# salomon synapse fit = salomon F22 fit?



## theultimatehero (Nov 4, 2010)

Today i tried on a bunch of different boots and i really liked the way the synapse fits. Now im going to be buying online and dont have a store near me that carries the f22. Im wondering if the fit will be the same for size but as well as width, heel etc. How does the flex compare in the F22? Is there any other pluses/minuses to either boot?

Like i said i would have gotten a good idea for myself if i could have found an f22 in one of my local shops


----------



## sb60 (Oct 5, 2010)

If you look on the salomon snowboard web site the F22 has a stiffer rating. I use the F22. They are stiff but I like them. As for the fit, the heel is narrow and really holds well if you have problems with heel lift. The lining doesn't come out (f for fusion) and they have a lower profile. The F20 is a little softer. If you buy them online, make sure you can return them.


----------



## theultimatehero (Nov 4, 2010)

So the overall fit of the F22 is narrower? The thing that i really liked about the fit of the synapse was the extra room in the toe box. Is that different in the f22?

GIVEN DATA:
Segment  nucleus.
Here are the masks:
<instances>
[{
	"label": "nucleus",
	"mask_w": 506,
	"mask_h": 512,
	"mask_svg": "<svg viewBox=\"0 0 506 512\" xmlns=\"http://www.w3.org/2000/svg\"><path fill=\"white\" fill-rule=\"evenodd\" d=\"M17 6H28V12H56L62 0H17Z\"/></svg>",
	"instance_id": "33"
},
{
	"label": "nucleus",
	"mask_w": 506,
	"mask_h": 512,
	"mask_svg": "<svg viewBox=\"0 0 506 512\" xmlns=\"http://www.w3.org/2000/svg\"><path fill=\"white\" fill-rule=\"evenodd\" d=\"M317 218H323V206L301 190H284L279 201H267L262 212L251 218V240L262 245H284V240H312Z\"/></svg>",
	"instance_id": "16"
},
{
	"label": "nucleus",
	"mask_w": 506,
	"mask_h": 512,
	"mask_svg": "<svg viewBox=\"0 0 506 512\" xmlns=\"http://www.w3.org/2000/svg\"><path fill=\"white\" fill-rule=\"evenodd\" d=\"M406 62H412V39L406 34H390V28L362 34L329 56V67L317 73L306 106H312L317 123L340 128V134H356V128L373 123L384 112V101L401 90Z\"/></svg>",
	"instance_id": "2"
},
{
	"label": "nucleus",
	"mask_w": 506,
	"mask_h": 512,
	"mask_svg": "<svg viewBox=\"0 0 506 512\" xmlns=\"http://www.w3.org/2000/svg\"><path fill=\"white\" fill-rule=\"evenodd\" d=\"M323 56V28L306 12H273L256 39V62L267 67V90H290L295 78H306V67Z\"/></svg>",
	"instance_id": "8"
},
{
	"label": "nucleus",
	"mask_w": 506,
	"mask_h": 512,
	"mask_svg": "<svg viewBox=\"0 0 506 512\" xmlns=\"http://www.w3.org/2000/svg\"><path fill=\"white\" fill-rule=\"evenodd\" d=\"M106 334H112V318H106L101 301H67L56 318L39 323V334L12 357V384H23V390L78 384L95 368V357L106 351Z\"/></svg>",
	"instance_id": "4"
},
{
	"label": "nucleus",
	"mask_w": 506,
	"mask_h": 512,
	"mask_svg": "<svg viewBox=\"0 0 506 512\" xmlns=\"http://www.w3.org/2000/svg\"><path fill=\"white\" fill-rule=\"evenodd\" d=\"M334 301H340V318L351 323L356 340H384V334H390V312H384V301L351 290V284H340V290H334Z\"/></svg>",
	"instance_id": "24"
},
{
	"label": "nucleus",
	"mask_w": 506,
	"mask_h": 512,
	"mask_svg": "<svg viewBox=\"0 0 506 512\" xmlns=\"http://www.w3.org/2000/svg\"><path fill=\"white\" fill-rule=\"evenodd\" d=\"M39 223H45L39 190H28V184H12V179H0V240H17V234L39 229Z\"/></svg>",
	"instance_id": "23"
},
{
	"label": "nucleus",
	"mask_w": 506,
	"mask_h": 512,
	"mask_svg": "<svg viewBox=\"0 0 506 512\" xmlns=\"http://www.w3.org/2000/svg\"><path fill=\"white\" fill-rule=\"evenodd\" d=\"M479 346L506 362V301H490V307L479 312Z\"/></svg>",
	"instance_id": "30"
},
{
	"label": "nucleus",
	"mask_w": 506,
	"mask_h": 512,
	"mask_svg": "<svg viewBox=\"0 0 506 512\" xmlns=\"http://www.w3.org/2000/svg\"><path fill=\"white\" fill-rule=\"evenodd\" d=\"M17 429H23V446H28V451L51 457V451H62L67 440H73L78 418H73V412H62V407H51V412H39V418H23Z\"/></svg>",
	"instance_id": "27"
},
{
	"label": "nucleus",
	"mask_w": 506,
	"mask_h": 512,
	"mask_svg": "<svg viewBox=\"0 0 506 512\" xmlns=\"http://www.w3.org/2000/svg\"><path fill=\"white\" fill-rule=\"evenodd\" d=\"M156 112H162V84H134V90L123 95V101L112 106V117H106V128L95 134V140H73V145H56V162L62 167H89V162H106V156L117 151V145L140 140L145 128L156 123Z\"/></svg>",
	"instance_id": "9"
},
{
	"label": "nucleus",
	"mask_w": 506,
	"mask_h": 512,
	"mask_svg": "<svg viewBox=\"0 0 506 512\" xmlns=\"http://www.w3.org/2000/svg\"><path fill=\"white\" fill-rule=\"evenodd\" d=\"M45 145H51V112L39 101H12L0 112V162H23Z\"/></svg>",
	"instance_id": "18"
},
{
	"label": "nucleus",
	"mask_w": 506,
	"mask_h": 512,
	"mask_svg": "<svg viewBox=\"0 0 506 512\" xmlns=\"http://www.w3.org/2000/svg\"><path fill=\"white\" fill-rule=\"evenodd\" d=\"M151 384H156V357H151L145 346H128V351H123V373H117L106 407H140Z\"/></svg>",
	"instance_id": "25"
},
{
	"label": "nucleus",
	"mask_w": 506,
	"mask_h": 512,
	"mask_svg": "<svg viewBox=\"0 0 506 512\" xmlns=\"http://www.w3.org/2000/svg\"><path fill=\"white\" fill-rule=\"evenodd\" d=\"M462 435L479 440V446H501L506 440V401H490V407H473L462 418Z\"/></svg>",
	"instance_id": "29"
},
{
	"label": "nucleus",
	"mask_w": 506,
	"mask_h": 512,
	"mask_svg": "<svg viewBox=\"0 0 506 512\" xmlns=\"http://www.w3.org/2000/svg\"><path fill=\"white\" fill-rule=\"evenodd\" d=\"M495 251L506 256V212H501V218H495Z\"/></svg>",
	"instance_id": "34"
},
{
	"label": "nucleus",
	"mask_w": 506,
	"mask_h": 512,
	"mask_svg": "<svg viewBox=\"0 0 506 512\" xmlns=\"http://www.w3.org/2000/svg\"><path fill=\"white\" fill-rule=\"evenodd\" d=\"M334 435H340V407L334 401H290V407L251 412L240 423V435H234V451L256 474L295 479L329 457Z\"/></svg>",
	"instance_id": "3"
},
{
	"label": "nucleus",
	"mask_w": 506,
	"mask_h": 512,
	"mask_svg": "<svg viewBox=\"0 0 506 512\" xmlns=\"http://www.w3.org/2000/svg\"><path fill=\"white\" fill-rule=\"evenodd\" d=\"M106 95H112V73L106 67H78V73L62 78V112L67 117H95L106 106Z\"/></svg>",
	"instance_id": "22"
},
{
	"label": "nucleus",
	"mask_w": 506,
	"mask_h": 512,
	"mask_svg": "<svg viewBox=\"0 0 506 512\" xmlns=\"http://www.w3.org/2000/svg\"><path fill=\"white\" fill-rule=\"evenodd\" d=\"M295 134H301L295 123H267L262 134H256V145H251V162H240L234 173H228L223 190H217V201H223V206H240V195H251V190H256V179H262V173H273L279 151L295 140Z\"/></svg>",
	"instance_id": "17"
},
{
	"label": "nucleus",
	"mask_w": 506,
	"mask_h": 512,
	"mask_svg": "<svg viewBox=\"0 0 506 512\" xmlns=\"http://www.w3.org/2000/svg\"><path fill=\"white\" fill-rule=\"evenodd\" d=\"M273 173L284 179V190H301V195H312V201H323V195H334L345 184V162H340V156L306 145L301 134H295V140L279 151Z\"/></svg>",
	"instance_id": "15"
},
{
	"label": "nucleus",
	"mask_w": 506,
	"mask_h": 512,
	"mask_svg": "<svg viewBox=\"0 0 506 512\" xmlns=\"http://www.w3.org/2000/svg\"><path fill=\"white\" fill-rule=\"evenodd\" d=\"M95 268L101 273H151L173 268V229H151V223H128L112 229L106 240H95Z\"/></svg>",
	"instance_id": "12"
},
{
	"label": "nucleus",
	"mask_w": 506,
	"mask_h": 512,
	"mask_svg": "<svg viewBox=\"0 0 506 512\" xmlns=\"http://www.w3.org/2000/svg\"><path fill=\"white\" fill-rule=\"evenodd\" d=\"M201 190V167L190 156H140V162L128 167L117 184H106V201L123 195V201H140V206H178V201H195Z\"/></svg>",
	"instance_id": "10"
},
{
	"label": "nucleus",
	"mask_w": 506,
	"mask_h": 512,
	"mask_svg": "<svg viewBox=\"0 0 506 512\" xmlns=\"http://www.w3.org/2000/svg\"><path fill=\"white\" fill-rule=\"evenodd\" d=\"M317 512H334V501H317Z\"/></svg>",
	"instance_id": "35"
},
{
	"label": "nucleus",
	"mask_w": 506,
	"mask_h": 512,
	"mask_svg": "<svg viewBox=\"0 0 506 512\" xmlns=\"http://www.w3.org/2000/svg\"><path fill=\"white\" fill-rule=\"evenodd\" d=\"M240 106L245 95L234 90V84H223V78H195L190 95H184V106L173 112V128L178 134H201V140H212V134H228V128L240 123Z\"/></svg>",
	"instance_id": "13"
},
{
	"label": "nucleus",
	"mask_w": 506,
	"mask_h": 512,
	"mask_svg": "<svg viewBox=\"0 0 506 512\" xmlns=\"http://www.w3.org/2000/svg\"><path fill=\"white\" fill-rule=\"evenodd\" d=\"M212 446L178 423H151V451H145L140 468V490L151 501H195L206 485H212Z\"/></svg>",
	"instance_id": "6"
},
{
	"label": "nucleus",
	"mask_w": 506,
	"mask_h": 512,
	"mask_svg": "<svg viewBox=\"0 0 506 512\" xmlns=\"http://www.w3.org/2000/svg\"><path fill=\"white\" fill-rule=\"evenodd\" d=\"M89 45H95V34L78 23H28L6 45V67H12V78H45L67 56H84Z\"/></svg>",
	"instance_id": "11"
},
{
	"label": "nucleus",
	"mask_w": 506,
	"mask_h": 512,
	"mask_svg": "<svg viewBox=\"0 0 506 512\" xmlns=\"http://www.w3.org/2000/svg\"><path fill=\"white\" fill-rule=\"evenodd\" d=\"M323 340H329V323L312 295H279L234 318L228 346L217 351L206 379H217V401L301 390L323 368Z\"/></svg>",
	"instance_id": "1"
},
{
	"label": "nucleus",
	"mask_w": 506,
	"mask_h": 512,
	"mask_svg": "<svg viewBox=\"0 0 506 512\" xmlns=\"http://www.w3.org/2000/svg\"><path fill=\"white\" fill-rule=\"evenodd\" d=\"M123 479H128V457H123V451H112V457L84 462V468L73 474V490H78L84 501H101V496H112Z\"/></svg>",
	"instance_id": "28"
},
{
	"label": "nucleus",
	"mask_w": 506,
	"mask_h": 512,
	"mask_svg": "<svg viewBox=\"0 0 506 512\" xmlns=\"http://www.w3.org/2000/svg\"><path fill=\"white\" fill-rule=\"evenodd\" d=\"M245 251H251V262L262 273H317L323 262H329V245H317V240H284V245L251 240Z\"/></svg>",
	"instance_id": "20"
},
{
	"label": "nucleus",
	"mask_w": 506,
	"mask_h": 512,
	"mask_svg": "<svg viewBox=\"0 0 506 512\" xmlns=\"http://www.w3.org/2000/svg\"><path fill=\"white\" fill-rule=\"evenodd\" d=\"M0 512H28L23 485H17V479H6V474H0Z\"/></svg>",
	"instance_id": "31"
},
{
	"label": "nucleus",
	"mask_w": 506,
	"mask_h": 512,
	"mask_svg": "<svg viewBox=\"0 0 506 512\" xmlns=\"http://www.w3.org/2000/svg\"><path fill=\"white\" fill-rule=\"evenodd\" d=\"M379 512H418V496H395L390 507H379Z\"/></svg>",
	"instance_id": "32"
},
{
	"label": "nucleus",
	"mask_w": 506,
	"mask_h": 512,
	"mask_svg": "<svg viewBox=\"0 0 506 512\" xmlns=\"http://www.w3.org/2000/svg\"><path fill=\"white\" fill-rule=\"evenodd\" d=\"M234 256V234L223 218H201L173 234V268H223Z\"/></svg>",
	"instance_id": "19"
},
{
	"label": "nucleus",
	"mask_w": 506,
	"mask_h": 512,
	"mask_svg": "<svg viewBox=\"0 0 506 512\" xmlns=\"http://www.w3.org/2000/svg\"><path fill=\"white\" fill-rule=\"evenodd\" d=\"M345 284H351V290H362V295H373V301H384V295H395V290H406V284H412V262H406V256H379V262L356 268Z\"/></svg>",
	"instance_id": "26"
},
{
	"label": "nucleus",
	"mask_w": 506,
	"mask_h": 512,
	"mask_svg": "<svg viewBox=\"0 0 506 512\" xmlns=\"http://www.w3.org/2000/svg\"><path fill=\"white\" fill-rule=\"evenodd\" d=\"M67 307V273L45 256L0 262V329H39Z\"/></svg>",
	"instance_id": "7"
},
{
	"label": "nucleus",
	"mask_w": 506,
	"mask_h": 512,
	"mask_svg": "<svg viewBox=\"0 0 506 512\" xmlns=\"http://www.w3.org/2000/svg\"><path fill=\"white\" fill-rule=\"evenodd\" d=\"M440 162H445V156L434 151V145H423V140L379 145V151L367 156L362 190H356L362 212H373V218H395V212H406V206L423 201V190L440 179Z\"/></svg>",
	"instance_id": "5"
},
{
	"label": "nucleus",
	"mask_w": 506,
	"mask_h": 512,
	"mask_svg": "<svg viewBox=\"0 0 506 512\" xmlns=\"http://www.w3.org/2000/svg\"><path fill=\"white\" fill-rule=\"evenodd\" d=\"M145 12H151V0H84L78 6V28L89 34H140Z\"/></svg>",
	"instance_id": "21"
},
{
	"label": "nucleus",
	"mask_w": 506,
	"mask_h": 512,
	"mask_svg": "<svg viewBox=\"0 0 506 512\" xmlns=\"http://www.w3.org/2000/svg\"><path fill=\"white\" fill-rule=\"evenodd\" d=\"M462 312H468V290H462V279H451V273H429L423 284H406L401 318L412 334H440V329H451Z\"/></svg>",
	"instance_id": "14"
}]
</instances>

---

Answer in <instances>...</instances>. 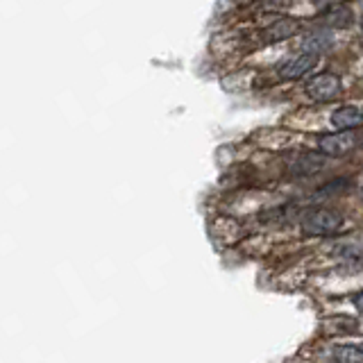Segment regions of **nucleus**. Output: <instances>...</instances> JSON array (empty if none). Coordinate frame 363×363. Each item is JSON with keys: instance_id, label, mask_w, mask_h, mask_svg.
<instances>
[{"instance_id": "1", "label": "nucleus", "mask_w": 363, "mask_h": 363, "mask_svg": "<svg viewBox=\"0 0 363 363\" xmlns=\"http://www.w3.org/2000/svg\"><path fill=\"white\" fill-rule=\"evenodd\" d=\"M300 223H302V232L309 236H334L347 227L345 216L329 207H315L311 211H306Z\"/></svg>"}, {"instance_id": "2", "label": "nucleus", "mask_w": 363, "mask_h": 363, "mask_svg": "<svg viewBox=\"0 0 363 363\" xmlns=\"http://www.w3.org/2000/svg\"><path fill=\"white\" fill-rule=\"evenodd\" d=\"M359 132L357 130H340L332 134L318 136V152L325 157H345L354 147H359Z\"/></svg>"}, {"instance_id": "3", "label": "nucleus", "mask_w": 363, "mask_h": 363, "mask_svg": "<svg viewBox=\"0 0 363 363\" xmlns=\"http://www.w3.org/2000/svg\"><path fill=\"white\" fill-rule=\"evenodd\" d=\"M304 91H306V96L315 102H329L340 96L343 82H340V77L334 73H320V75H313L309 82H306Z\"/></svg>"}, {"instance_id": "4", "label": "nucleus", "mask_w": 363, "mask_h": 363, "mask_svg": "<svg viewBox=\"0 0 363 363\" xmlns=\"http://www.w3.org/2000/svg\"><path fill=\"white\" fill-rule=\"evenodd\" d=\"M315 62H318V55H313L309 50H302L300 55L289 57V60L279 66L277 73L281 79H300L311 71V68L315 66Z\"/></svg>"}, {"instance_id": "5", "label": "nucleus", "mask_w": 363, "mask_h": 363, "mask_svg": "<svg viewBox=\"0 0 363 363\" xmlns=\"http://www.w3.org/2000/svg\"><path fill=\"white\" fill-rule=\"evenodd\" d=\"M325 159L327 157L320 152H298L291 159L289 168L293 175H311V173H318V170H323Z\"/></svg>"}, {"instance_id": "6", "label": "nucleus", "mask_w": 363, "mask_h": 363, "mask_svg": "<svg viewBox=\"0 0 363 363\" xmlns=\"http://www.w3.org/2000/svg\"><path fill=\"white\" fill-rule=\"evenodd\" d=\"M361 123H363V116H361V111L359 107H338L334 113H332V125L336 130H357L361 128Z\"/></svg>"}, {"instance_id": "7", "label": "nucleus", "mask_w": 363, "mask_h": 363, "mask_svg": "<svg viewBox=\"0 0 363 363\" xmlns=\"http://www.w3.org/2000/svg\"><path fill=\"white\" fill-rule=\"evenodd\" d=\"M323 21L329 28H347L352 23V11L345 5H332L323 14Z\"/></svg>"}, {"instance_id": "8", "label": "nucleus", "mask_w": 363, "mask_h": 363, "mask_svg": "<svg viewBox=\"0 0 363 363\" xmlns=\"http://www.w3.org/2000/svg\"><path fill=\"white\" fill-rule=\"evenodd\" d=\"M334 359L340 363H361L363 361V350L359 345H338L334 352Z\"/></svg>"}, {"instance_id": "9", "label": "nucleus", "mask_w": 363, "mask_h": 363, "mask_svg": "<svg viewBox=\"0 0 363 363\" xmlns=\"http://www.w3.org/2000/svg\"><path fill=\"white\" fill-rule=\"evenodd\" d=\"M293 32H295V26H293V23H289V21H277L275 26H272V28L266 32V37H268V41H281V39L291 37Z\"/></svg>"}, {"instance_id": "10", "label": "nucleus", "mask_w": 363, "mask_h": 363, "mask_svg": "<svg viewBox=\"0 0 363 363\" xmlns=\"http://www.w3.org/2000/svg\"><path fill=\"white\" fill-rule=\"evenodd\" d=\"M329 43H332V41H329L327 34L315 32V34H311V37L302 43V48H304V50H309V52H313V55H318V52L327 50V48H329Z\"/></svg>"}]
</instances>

GIVEN EXERCISE A: Reproduce the stretch of the Salomon boot thread from "# salomon synapse" through "to either boot?".
GIVEN EXERCISE B: Carry on the Salomon boot thread from its last line.

WRITTEN ANSWER A:
# salomon synapse fit = salomon F22 fit?



## theultimatehero (Nov 4, 2010)

Today i tried on a bunch of different boots and i really liked the way the synapse fits. Now im going to be buying online and dont have a store near me that carries the f22. Im wondering if the fit will be the same for size but as well as width, heel etc. How does the flex compare in the F22? Is there any other pluses/minuses to either boot?

WRITTEN ANSWER B:
Is there any other boot you could compare to it in flex? Like i tried on a k2 T1 and felt it was a bit too stiff, is that comparable to the f22?


----------



## sb60 (Oct 5, 2010)

My husband who has normal/wide feet but a narrow heel, liked the F20 very much. It isn't as stiff as the f22 but I think the fit is about the same. (he didn't buy them because they hurt his ankles....) According to the salomon web site the f22 is a little stiffer, 5 versus 4, but if you found something you tried on and like the fit why not go for it. It is hard to find the f22's. I'll probably buy my next pair online. 

(husband ended up with another pair of 32 T-M 2's.)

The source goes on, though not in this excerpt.